DİPLOMASİ

Analistler: Hindistan-Çin arasındaki yumuşama ekonomik ve güvenlik çıkarlarından kaynaklanıyor

Yayınlanma

Hindistan ve Çin, devriyelerin yeniden başlamasıyla birlikte sınır kısıtlamalarını hafifletme konusunda anlaştı. Uzmanlar bu adımın güvenlik kaygıları kadar ekonomik zorunluluklardan da kaynaklandığını ve her iki ülkenin de ticari bağlarını güçlendirmek istediğini söylüyor.

Hindistan hükümeti pazartesi günü yaptığı açıklamada, iki ülkenin 2020’deki Galwan Vadisi çatışmasından bu yana gerilimin tırmandığı tartışmalı bölgede devriyeleri yeniden başlatacağını duyurdu.

Çin Dışişleri Bakanlığı sözcüsü Lin Jian gelişmeyi doğrulayarak Pekin’in anlaşmayı uygulamak için Yeni Delhi ile birlikte çalışacağını belirtti.

Veri listesi:
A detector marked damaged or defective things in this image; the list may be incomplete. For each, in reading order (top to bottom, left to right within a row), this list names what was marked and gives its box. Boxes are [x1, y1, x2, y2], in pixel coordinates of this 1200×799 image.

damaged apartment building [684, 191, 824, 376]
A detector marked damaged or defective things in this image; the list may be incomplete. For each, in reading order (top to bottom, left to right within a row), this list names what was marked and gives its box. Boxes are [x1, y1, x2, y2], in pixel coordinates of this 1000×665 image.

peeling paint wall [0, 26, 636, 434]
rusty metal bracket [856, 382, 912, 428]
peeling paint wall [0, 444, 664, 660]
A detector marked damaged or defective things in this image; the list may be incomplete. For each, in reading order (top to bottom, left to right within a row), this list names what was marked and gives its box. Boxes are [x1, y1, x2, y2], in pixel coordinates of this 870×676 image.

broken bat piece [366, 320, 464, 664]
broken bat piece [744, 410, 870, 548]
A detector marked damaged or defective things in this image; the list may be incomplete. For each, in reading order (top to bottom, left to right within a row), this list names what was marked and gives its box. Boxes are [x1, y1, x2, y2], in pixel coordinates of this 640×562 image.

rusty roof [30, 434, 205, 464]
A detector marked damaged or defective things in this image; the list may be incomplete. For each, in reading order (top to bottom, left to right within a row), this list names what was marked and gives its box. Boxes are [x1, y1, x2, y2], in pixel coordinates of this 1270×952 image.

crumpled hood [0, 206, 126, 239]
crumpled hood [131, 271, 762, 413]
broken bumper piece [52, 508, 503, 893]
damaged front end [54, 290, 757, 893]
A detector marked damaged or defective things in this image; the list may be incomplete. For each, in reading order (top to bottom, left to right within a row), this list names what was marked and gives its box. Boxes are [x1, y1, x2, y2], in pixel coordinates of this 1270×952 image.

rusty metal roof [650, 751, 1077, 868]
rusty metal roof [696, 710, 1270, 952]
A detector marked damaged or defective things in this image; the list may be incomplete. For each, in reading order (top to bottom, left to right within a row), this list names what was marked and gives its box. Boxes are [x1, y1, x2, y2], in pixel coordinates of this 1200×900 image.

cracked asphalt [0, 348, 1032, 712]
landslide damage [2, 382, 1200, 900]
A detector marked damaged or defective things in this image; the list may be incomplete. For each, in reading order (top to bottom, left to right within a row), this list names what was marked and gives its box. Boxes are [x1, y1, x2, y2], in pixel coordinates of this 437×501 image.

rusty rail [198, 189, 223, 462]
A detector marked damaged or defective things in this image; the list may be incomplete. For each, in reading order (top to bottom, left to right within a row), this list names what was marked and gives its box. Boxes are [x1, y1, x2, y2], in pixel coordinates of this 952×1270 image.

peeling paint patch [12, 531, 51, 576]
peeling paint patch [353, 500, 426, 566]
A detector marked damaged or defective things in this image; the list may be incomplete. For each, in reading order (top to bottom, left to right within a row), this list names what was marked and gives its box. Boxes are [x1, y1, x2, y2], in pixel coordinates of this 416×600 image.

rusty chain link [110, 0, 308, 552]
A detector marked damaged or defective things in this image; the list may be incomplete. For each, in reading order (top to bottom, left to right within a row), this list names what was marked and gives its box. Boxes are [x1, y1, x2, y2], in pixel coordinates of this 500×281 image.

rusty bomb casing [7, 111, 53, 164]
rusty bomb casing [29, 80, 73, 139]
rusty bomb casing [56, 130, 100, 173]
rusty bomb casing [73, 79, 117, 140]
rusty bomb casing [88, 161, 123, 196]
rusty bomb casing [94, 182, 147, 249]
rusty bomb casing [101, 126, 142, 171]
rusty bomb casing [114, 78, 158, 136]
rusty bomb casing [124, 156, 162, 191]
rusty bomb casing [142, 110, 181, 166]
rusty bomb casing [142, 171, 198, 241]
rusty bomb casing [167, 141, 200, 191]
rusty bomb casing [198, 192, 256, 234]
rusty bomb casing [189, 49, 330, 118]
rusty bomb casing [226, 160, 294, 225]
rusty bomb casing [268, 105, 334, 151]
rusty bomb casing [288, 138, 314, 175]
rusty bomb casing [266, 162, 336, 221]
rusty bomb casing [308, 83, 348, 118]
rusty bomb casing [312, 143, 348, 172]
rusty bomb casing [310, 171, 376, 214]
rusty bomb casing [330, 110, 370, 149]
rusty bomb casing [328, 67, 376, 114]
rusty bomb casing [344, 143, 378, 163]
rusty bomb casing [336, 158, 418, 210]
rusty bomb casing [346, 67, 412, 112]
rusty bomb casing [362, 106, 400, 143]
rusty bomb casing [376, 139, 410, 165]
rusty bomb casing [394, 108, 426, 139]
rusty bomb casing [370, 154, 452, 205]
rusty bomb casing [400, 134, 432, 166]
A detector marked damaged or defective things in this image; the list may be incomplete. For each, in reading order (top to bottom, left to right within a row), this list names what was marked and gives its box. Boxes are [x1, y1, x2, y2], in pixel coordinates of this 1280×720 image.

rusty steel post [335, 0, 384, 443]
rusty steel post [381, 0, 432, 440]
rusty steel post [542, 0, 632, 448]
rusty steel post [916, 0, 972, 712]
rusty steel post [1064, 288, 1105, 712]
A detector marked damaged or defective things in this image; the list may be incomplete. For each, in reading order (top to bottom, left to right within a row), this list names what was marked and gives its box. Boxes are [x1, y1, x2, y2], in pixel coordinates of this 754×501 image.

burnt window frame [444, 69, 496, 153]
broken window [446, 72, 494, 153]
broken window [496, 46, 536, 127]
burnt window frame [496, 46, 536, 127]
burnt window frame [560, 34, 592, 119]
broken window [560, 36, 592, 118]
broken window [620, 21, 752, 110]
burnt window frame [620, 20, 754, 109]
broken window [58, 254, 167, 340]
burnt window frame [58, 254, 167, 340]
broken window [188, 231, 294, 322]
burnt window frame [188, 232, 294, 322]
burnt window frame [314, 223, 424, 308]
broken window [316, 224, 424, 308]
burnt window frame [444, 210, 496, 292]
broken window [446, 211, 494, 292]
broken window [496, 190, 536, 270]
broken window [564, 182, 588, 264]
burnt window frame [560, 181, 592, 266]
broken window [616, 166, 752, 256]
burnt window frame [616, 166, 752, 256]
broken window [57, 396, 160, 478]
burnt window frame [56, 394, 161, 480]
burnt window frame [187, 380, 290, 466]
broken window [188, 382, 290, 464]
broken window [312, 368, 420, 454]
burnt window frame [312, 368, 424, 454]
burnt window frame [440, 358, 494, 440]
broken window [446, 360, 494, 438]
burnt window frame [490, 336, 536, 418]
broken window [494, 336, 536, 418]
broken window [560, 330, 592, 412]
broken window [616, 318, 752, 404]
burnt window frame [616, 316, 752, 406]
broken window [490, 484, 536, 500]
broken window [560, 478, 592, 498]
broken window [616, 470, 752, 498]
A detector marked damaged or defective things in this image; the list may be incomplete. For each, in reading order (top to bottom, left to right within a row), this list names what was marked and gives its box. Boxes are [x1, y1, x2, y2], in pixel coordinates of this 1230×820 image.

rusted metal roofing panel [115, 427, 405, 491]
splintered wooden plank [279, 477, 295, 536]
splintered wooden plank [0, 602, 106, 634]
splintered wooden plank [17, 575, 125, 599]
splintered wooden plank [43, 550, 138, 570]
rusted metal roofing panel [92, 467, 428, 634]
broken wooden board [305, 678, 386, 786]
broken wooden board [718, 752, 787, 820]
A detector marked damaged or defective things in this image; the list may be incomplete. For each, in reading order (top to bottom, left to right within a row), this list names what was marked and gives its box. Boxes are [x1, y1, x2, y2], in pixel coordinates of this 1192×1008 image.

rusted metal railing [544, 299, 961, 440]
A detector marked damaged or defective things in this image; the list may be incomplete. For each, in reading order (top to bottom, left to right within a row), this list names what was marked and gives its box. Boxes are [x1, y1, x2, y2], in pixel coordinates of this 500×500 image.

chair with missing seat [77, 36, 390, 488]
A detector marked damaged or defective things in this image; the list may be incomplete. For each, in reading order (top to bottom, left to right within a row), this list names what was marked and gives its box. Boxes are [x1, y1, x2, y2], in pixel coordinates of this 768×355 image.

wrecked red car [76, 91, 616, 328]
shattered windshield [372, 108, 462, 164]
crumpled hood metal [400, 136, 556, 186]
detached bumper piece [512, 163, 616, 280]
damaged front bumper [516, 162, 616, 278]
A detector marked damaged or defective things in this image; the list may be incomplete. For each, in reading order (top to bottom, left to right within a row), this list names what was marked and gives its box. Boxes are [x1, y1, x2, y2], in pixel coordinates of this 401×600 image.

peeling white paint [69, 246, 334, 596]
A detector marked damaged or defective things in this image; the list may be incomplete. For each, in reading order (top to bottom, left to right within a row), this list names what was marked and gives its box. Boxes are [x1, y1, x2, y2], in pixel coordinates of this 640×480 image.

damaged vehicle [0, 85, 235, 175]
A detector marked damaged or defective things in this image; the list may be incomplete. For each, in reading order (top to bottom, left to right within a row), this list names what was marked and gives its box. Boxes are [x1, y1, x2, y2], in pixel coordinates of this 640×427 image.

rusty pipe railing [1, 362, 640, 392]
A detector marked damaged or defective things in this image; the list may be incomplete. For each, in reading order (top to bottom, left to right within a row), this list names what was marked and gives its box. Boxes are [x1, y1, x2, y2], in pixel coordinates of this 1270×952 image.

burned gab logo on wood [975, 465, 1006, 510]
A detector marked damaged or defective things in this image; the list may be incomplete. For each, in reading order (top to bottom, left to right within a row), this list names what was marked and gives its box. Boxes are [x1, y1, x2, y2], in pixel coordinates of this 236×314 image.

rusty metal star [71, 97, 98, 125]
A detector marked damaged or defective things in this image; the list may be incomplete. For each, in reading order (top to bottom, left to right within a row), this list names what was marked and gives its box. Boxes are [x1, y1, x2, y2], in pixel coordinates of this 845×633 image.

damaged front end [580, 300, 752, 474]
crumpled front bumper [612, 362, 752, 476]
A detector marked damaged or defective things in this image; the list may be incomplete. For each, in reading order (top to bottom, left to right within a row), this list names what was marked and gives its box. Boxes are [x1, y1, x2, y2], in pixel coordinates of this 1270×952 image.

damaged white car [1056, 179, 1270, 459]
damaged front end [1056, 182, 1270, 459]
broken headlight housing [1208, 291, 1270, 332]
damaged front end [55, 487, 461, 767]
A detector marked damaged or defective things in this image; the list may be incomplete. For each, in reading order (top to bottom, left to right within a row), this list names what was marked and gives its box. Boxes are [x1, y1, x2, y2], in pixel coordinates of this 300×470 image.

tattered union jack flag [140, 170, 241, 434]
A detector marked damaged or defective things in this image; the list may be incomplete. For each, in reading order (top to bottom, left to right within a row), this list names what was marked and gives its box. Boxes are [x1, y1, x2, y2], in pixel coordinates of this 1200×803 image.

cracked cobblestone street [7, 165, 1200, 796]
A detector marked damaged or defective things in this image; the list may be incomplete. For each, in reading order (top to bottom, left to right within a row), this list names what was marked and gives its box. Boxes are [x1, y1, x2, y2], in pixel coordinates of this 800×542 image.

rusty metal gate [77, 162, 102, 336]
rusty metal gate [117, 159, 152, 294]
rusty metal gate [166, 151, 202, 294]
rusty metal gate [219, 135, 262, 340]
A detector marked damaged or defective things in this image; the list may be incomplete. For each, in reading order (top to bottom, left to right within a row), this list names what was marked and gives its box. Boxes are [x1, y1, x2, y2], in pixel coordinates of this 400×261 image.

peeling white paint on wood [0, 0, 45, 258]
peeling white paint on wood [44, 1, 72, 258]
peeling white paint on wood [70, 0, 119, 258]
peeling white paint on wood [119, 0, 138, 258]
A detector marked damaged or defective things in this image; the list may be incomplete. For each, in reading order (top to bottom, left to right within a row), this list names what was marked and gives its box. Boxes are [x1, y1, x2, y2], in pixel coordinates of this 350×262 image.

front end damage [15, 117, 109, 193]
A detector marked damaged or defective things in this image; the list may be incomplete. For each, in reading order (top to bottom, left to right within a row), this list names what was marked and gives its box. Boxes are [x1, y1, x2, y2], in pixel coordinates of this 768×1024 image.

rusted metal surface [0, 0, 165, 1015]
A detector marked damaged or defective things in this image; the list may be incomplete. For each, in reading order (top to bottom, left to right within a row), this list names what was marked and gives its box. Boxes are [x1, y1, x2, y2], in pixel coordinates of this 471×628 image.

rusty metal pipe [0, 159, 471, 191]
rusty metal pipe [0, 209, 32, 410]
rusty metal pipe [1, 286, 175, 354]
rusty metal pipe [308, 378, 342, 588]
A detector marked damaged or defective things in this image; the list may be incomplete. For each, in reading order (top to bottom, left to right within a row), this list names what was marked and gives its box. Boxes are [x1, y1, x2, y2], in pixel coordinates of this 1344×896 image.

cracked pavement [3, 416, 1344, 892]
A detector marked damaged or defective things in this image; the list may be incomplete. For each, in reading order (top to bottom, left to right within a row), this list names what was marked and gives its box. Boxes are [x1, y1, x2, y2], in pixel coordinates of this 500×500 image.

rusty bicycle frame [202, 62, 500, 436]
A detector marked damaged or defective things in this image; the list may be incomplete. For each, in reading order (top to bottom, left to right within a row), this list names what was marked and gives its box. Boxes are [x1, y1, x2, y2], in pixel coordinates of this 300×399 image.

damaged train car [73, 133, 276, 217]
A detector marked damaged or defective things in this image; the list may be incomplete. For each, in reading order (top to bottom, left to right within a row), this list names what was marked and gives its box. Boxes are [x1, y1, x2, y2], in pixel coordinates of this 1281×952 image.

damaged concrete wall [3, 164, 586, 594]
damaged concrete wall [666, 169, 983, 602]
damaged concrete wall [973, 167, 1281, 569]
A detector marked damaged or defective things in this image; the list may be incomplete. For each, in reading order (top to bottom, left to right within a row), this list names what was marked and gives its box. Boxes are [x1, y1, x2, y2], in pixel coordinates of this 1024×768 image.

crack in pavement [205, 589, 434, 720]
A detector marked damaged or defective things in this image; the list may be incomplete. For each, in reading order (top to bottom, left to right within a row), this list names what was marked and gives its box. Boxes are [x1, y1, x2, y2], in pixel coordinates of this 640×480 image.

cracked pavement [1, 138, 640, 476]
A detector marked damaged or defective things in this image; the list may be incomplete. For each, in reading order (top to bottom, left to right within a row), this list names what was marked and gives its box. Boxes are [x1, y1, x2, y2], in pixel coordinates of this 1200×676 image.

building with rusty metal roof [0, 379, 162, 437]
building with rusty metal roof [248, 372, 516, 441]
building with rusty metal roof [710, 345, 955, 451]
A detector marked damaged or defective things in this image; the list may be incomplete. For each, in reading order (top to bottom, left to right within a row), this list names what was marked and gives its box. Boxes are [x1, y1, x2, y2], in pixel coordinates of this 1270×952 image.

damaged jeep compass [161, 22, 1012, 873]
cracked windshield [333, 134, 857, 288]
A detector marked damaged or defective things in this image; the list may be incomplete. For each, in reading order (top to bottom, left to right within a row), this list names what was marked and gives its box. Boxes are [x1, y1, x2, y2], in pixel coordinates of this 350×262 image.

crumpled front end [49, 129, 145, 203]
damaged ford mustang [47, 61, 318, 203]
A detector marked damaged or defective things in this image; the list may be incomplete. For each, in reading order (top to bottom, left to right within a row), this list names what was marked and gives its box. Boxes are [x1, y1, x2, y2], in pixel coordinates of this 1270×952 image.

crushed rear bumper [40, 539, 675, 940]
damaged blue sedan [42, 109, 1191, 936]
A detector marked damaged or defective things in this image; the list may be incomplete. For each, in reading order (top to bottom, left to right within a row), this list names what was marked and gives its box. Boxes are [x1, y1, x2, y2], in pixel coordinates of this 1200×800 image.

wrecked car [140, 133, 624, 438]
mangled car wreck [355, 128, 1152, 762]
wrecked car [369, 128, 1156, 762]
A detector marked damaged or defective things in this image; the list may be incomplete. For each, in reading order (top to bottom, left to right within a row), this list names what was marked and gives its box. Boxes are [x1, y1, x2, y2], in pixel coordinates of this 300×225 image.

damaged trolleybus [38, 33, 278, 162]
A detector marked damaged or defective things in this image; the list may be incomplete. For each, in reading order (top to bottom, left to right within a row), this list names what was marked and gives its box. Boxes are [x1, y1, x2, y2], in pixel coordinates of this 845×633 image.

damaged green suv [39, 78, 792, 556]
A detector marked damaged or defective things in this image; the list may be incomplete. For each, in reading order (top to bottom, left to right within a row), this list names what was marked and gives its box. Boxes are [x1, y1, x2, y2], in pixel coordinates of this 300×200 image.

Yapılacak iş:
Verilen metinde "Analistler: Hindistan-Çin arasındaki" ifadesinden başlayıp "güçlendirmek istediğini söylüyor." ifadesine kadar (o da dahil) olan kısmı, "yumuşama" yerine "yakınlaşma" koyarak yeniden yazar mısın?

Doğru cevap:
Analistler: Hindistan-Çin arasındaki yakınlaşma ekonomik ve güvenlik çıkarlarından kaynaklanıyor

Yayınlanma

Hindistan ve Çin, devriyelerin yeniden başlamasıyla birlikte sınır kısıtlamalarını hafifletme konusunda anlaştı. Uzmanlar bu adımın güvenlik kaygıları kadar ekonomik zorunluluklardan da kaynaklandığını ve her iki ülkenin de ticari bağlarını güçlendirmek istediğini söylüyor.